Antisemitisme stak de kop op en vanaf het moment dat de pest uitbrak – de Zwarte Dood van 1347-1348 – nam het barbaarse vormen aan. Joden kregen van alles de schuld. Behalve de afkeer die christenen uitten jegens de joden als belastinginners en geldschieters die in hun ogen woekerrentes rekenden, beschuldigden zij hen er ook van de pest te hebben veroorzaakt door bronnen te vergiftigen. Maar voor de staat vormden de joden een te gewichtige groep om hen te laten vallen. Zij waren belangrijke financiers en vervulden een nuttige rol in de bureaucratie. En zo werd de positie van de joden sterk afhankelijk van de kracht van de monarchie.

Moord op de joden in Barcelona, 1391
Moord op de joden in Barcelona, 1391
Fernando Martínez, de aartsdeken van Ecija, bij Córdoba, wist het antisemitisme op te zwepen door de jodenhaat vanaf 1378 openlijk van de kansel te prediken. Hem werd, op verzoek van koning Johan I, door de aartsbisschop van Sevilla verzocht zijn toon te matigen, maar tevergeefs. Toen in 1390 zowel de aartsbisschop als de koning overleed en Hendrik III als kind de troon besteeg, verloor het centraal gezag zijn greep op de situatie en sloeg de vlam in de pan. In tal van steden braken oproeren uit, te beginnen in Sevilla, maar later ook in Zaragoza, Barcelona, Lerida, Valencia, Gerona en Mallorca. Het waren primair sociale opstanden, maar men reageerde zich af op de joden. Tallozen werden omgebracht en velen emigreerden of bekeerden zich in arren moede tot het christendom. Alleen in Navarra bleef het rustig en velen vonden daar een toevluchtsoord. De bekeringen hadden een grote invloed op de neergang van de Joodse gemeenschap in Spanje. Niet meer dan 100.000 echte joden bleven over. De autoriteiten van Castilië en Aragón besloten de joden in getto’s op te sluiten, waardoor het politieke en sociale leven voor hen vrijwel onmogelijk werd gemaakt. Maatschappelijk namen de joden rond het midden van de vijftiende eeuw dan ook een uiterst bescheiden plaats in.

Nieuw-christenen

Gaandeweg namen bekeerlingen, conversos, ook aangeduid als nieuw-christenen, de aantrekkelijke maatschappelijke posities in die de standvastige joden hadden moeten opgeven. Maar ook deze sociale opleving was een doorn in het oog van de gevestigde elite, de oud-christenen. Er braken wederom onlusten uit toen het economische slecht ging. Toledo kende een oproer in 1449 en in 1467 was het opnieuw raak. Dit keer was het Córdoba waar het tot een dieptepunt kwam. Toen in 1474 Castilië en in 1479 Aragón in handen kwamen van het katholieke koningspaar Isabella en Ferdinand zagen zij zich geconfronteerd met toenemend antisemitisme. Een antisemitisme dat zich nu ook tegen de conversos keerde, die al dan niet valselijk beschuldigd werden van crypto-judaïsme, het in het geheim blijven belijden van het jodendom. Deze conversos werden door de oud-christenen denigrerend aangeduid als marranos, wat varkens betekent. De marranos werden overigens ook door niet bekeerde joden als verraders en ketters beschouwd.
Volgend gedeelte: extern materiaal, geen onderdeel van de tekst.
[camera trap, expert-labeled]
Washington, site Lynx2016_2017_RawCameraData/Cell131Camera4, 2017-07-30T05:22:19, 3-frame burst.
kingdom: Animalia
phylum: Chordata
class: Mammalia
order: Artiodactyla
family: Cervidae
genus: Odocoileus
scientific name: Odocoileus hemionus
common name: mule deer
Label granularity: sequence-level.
Instelling van de Inquisitie

Embleem van de Inquisitie
Embleem van de Inquisitie
De hetze tegen joden en conversos nam toe en het koningspaar werd bestookt met beschuldigingen jegens conversos die hoge posities zouden willen bereiken terwijl zij in feite cryto-joden waren. Maar Isabella was er niet van overtuigd dat harde maatregelen nodig waren. Daarin werd zij gesterkt door haar biechtvader, frater Hernando de Talavera, zelf een converso. Ferdinand echter voelde wel voor maatregelen en hij won het pleit. In 1478 gaf paus Sixtus IV toestemming om inquisiteurs aan te stellen in Spanje. De weerzin van Isabella en haar volgelingen hield aanstelling nog twee jaar tegen, maar in 1480 was het zover. Op 27 september 1480 vestigde de Heilige Officie zich in Sevilla met vijf inquisiteurs. De Inquisitie is overigens niet van Spaanse origine, maar werd in de twaalfde eeuw door de paus ingesteld om ketterij onder de Katharen te bestrijden. Bijzonder aan de Spaanse Inquisitie is, dat zij opereerde onder het gezag van de monarchen.

De activiteiten van de Inquisitie waren in eerste instantie gekeerd tegen de conversos, want over joden had deze pauselijke instelling geen jurisdictie en de bedoeling was om ervoor te zorgen dat het crypto-judaïsme met wortel en tak zou worden uitgeroeid. Deze doelstelling past weliswaar in het ideaal dat de katholieke koningen hadden: verwezenlijking van een verenigd koninkrijk door middel van het opbouwen van een monolithische katholieke samenleving, maar of dat het echte motief was om over te gaan tot instelling van de Inquisitie is zeer de vraag, want tot bekering van alle niet-christenen tot het rooms-katholieke geloof was deze instantie niet in het leven geroepen. Religieus fanatisme, zelfverrijking of puur antisemitisme vormden vrijwel zeker evenmin een motief.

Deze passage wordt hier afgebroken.